List every client of 10b Photography that the passage below about the company names.
[Start Passage shown]
When Yuri Kozyrev was covering the Arab Spring, working in Bahrain, Egypt, Libya and  Yemen for Time, instead of wiring his images direct to the magazine in New York,  he sent them first to Claudio Palmisano in Rome, who would process them  according to the photographer’s specifications, and then forward them to picture editor Patrick Witty. Palmisano is the co-founder of 10b Photography, which has been working with some of the  biggest names in photojournalism for the past five years, including Paolo Pellegrin, Finbarr O’Reilly and Marcus Bleasdale, among many others. Their work  has appeared in The New York Times, Newsweek and Russian Reporter, and they count among their clients the Nobel Peace Center, Saatchi & Saatchi, Magnum Photos, Noor and VII  Photo.

QuantcastPalmisano, who set up 10b with fellow photographer Francesco Zizola, explains  the company’s background. “It was 2006 and I had been working as a freelance  digital photo editor [alongside photography assignments] for years,” he tells BJP. “I had opened a little lab with a friend of mine, though we used  to spend more time playing online games than post-producing images. In the  meantime I had started toning images for some renowned photographers. I had worked with Paolo Pellegrin on the portfolio he submitted to Magnum Photos [to become a member], and I had also printed an exhibition by Francesco Zizola.”

Zizola, who was looking for the right place to move his Rome-based studio – “I’ve never been able to leave my hometown,” he says – came across “a  real-estate bargain”. Much bigger than what he was looking for at the time, his  new studio was in need of an idea. “I thought it over for some time and I  decided that it was worth my while, since it stirred my ambition to interpret  the new cultural and technological possibilities arising in the field of photography, especially editorial photography.” That’s when 10b was born. “I  thought of it as a laboratory where new technological, but also ethical and cultural, challenges posed by documentary photography could be experienced and  tested,” he explains. “I had in mind the same kind of photography that struck me  when I was 10; a language capable of increasing people’s awareness, but that could also withstand the contemporary debate, questioning the meaning of  historical events and denying memory. An ambitious cultural endeavour.”
[End Passage shown]
[Start Supplied records]
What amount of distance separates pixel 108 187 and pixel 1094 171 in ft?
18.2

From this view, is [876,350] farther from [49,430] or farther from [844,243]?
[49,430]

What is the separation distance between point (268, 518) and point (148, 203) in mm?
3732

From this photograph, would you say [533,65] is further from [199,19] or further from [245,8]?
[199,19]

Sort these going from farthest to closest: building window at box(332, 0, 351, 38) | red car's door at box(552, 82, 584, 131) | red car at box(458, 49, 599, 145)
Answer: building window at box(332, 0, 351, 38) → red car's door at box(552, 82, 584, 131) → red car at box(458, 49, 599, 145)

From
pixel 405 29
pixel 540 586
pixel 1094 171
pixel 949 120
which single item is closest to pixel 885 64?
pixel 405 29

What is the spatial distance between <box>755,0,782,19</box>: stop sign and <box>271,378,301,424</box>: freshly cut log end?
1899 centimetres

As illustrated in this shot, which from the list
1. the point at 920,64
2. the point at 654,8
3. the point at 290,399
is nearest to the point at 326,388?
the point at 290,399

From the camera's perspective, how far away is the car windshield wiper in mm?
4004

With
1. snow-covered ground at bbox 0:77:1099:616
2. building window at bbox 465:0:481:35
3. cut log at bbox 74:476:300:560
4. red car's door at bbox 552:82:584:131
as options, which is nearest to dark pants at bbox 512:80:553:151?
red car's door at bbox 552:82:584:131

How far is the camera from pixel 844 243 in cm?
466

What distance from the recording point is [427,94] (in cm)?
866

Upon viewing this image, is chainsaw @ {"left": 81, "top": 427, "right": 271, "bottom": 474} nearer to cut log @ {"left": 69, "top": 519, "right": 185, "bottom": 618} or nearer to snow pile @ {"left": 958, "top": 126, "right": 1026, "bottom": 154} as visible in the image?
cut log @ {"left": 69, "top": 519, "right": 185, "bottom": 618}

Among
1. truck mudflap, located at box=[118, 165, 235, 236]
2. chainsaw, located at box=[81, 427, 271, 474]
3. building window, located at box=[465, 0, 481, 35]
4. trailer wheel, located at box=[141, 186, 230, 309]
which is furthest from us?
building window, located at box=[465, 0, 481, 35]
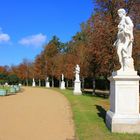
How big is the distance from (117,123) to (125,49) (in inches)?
97.4

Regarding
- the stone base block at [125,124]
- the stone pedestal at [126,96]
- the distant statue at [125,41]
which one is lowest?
the stone base block at [125,124]

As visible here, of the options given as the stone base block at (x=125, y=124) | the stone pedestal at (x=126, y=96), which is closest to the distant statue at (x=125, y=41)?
the stone pedestal at (x=126, y=96)

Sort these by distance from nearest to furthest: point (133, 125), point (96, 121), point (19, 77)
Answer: point (133, 125) → point (96, 121) → point (19, 77)

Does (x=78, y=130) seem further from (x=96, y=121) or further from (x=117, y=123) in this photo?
(x=96, y=121)

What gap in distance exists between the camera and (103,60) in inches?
1219

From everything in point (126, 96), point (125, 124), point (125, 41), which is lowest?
point (125, 124)

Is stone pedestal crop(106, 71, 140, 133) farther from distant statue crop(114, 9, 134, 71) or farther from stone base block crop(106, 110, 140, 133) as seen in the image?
distant statue crop(114, 9, 134, 71)

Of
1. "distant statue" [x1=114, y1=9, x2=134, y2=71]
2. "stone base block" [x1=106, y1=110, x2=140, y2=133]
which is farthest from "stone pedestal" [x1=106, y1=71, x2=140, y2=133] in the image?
"distant statue" [x1=114, y1=9, x2=134, y2=71]

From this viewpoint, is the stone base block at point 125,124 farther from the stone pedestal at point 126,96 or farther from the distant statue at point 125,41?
the distant statue at point 125,41

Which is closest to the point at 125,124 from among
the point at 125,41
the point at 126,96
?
the point at 126,96

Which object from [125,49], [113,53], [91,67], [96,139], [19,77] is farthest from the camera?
[19,77]

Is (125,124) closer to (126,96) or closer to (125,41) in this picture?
(126,96)

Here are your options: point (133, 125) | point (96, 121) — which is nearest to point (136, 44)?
point (96, 121)

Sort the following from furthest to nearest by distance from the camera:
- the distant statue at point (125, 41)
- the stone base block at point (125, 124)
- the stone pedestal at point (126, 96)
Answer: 1. the distant statue at point (125, 41)
2. the stone pedestal at point (126, 96)
3. the stone base block at point (125, 124)
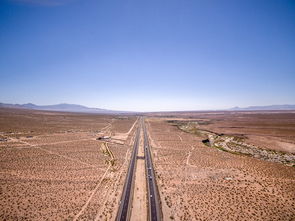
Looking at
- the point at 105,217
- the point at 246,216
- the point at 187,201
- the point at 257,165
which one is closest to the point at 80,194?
the point at 105,217

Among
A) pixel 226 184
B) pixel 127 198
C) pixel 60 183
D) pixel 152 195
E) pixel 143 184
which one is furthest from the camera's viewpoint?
pixel 226 184

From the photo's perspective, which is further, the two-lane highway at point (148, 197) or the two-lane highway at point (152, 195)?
the two-lane highway at point (152, 195)

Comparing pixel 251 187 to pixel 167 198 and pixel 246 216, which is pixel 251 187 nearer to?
pixel 246 216

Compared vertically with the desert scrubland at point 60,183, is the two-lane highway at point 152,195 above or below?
below

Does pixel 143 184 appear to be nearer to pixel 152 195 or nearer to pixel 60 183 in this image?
pixel 152 195

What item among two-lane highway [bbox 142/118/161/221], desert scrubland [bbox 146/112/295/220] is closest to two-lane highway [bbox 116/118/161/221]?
two-lane highway [bbox 142/118/161/221]

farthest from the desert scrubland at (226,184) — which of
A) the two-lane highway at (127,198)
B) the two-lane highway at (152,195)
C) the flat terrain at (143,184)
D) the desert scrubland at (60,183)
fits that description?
the desert scrubland at (60,183)

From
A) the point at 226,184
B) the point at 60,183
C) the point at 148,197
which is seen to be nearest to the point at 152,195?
the point at 148,197

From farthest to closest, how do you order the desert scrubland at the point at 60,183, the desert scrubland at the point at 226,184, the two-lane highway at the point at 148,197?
the desert scrubland at the point at 226,184 < the desert scrubland at the point at 60,183 < the two-lane highway at the point at 148,197

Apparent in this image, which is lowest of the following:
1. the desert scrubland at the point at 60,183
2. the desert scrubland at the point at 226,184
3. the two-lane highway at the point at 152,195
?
the desert scrubland at the point at 226,184

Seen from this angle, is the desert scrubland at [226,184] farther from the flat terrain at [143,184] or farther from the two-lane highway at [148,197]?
the two-lane highway at [148,197]

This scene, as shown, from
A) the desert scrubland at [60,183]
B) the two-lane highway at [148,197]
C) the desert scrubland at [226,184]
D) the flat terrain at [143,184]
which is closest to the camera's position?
the two-lane highway at [148,197]

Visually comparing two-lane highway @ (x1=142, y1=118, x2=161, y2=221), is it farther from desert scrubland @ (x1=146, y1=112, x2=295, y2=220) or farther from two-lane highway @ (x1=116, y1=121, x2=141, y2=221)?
two-lane highway @ (x1=116, y1=121, x2=141, y2=221)
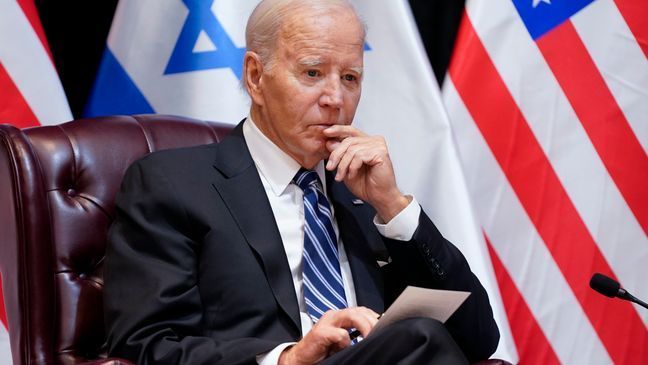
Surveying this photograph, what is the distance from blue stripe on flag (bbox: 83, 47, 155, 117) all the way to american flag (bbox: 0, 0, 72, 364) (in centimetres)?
16

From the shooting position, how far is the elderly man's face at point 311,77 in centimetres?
209

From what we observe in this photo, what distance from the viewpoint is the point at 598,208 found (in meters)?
2.89

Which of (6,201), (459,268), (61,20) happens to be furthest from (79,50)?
(459,268)

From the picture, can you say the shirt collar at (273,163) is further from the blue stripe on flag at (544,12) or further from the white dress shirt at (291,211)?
the blue stripe on flag at (544,12)

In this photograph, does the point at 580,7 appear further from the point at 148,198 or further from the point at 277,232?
the point at 148,198

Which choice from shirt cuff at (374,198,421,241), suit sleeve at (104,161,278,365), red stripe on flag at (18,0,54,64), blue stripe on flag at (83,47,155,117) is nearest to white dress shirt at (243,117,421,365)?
shirt cuff at (374,198,421,241)

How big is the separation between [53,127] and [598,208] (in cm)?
170

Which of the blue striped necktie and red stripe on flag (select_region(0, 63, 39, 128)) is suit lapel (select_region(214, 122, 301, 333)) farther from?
red stripe on flag (select_region(0, 63, 39, 128))

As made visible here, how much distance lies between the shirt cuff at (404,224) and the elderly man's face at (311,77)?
0.24 meters

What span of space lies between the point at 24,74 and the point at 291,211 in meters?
0.89

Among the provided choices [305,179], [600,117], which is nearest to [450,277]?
[305,179]

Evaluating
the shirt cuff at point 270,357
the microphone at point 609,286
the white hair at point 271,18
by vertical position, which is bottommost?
the microphone at point 609,286

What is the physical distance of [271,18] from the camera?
2.12 metres

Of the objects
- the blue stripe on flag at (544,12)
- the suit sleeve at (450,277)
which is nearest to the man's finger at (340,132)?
the suit sleeve at (450,277)
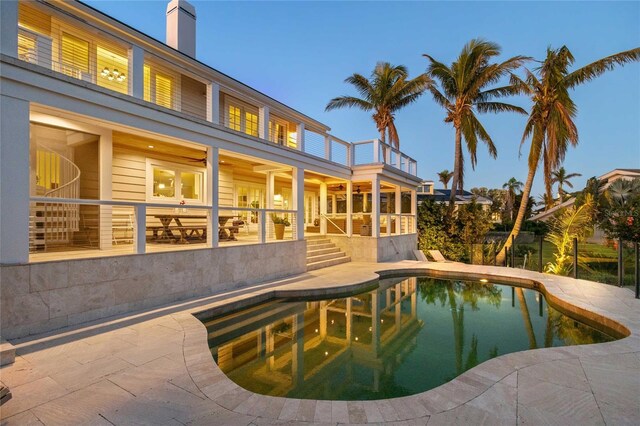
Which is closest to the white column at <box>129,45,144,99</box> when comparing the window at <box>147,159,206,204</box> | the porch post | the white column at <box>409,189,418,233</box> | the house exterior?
the house exterior

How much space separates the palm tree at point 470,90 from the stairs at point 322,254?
7.69 m

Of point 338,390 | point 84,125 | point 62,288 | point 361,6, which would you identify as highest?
point 361,6

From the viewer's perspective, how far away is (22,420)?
2.86 metres

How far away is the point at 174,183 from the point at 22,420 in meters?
8.83

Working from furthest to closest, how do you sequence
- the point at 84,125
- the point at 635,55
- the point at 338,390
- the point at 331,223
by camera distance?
the point at 331,223
the point at 635,55
the point at 84,125
the point at 338,390

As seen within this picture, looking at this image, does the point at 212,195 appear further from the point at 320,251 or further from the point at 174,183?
the point at 320,251

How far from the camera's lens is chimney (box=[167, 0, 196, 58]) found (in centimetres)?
1130

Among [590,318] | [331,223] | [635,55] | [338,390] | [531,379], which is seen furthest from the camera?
[331,223]

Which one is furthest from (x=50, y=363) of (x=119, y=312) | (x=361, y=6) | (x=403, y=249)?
(x=361, y=6)

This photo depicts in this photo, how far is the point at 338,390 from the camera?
3.99 meters

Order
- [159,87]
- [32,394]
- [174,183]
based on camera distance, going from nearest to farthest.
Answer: [32,394]
[159,87]
[174,183]

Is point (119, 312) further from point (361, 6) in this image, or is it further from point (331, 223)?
point (361, 6)

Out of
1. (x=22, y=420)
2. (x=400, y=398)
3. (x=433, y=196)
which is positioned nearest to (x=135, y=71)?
(x=22, y=420)

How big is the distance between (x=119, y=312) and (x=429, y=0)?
2668 centimetres
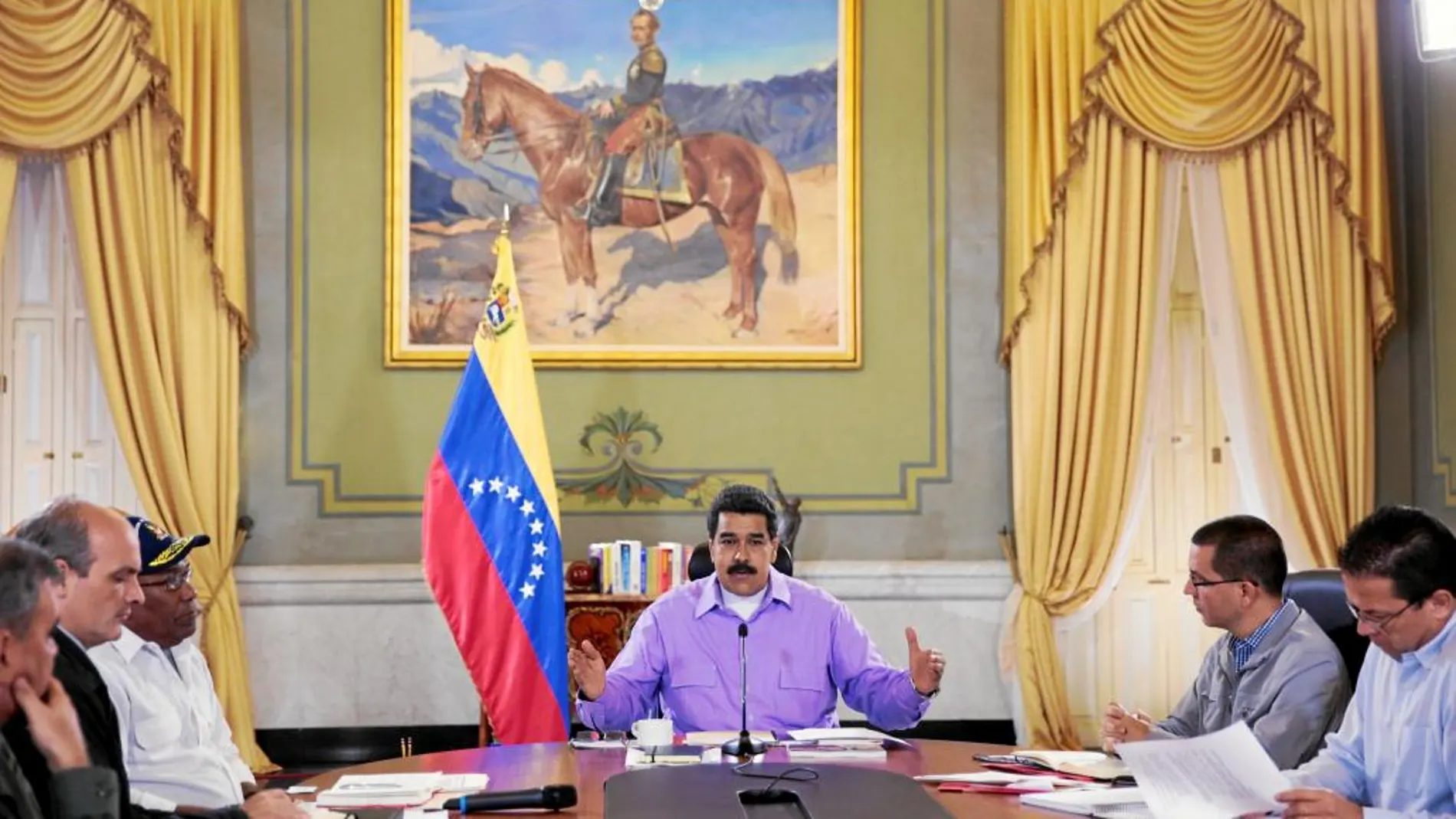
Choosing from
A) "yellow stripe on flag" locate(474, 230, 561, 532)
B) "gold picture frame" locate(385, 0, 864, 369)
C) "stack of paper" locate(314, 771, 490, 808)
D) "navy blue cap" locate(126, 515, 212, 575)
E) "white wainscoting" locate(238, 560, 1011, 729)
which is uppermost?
"gold picture frame" locate(385, 0, 864, 369)

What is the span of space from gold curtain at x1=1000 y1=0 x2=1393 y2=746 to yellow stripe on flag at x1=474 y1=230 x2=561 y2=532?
2.07 m

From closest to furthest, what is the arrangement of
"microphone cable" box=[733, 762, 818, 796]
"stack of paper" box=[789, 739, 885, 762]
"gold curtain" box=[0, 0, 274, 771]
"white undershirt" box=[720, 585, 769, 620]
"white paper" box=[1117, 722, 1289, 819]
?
"white paper" box=[1117, 722, 1289, 819]
"microphone cable" box=[733, 762, 818, 796]
"stack of paper" box=[789, 739, 885, 762]
"white undershirt" box=[720, 585, 769, 620]
"gold curtain" box=[0, 0, 274, 771]

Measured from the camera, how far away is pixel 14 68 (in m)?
6.04

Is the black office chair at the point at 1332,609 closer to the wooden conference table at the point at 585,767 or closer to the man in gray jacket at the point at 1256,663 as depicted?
the man in gray jacket at the point at 1256,663

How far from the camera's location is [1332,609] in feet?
11.3

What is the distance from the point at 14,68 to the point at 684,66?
8.58 ft

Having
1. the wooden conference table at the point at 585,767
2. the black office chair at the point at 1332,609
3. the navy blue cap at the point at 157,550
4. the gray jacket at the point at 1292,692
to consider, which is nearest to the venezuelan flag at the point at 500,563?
the wooden conference table at the point at 585,767

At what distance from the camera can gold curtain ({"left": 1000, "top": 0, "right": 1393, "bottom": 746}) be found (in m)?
6.34

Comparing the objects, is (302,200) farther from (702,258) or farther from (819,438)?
(819,438)

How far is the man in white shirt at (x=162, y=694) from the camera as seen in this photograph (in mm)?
2918

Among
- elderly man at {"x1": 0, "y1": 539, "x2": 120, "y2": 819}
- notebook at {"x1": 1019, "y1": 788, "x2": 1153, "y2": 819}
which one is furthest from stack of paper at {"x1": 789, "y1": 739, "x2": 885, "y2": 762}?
elderly man at {"x1": 0, "y1": 539, "x2": 120, "y2": 819}

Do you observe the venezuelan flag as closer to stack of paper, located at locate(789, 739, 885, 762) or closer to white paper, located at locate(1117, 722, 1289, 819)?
stack of paper, located at locate(789, 739, 885, 762)

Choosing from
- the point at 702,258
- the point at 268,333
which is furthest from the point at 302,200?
the point at 702,258

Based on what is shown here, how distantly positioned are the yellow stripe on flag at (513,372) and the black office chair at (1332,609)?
8.68 feet
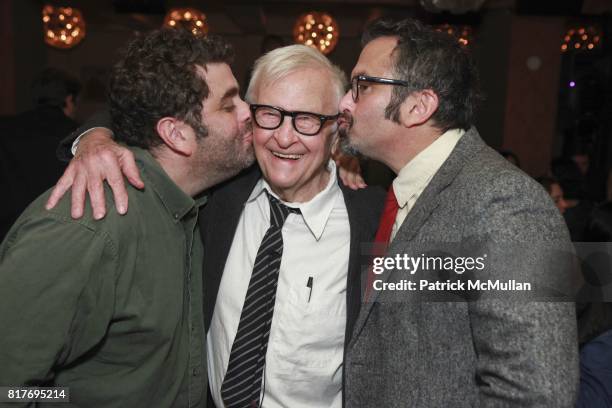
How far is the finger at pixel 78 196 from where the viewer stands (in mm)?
1208

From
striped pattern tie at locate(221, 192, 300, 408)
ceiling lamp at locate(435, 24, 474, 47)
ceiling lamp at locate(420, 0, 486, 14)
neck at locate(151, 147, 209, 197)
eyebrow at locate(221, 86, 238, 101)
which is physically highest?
ceiling lamp at locate(435, 24, 474, 47)

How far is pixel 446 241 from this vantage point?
1.22m

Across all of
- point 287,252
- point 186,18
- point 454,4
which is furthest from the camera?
point 186,18

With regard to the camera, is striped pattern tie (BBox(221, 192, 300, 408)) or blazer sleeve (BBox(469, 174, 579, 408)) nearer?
blazer sleeve (BBox(469, 174, 579, 408))

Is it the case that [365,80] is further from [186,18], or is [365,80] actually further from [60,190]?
[186,18]

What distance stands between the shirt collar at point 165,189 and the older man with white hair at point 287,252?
19 centimetres

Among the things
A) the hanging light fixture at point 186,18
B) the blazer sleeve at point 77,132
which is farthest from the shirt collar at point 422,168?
the hanging light fixture at point 186,18

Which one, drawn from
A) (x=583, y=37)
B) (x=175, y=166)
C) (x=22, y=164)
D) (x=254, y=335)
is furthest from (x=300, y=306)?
(x=583, y=37)

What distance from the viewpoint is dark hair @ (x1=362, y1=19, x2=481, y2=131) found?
154 cm

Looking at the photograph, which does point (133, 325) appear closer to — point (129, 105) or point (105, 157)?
point (105, 157)

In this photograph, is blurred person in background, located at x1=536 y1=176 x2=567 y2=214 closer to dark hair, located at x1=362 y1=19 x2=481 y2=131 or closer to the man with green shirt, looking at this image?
dark hair, located at x1=362 y1=19 x2=481 y2=131

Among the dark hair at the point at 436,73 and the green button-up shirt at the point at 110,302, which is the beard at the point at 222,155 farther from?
the dark hair at the point at 436,73

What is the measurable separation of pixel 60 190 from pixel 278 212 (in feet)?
2.42

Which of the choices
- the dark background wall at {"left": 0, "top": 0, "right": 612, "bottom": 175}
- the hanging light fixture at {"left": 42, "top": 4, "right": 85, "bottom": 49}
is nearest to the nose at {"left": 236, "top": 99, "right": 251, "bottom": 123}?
the dark background wall at {"left": 0, "top": 0, "right": 612, "bottom": 175}
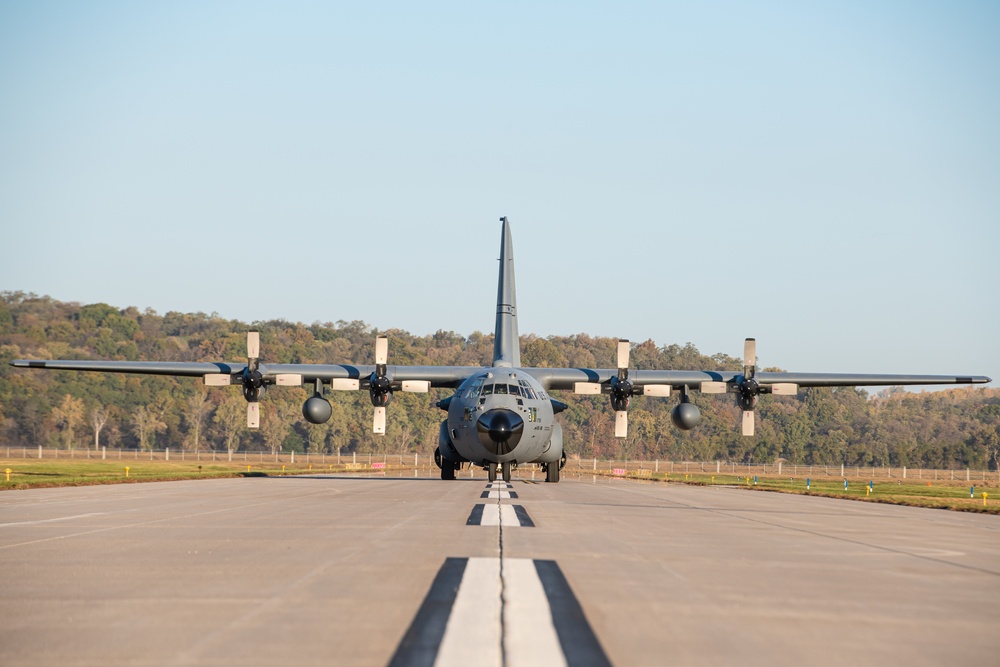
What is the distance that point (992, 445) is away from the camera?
118 metres

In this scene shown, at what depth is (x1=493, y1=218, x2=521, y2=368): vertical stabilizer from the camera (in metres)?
45.3

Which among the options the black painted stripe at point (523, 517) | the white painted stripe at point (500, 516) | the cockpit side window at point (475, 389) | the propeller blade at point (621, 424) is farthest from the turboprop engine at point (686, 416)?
the white painted stripe at point (500, 516)

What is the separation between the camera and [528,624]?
8391 millimetres

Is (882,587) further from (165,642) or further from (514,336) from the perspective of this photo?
(514,336)

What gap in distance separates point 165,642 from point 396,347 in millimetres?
144878

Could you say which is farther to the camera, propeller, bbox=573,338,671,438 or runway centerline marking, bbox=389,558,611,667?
propeller, bbox=573,338,671,438

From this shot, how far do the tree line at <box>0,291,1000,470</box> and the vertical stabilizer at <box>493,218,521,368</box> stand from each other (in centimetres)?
8145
[End Supplied records]
## Written answer
Nobel Peace Center, Saatchi & Saatchi, Magnum Photos, Noor, VII Photo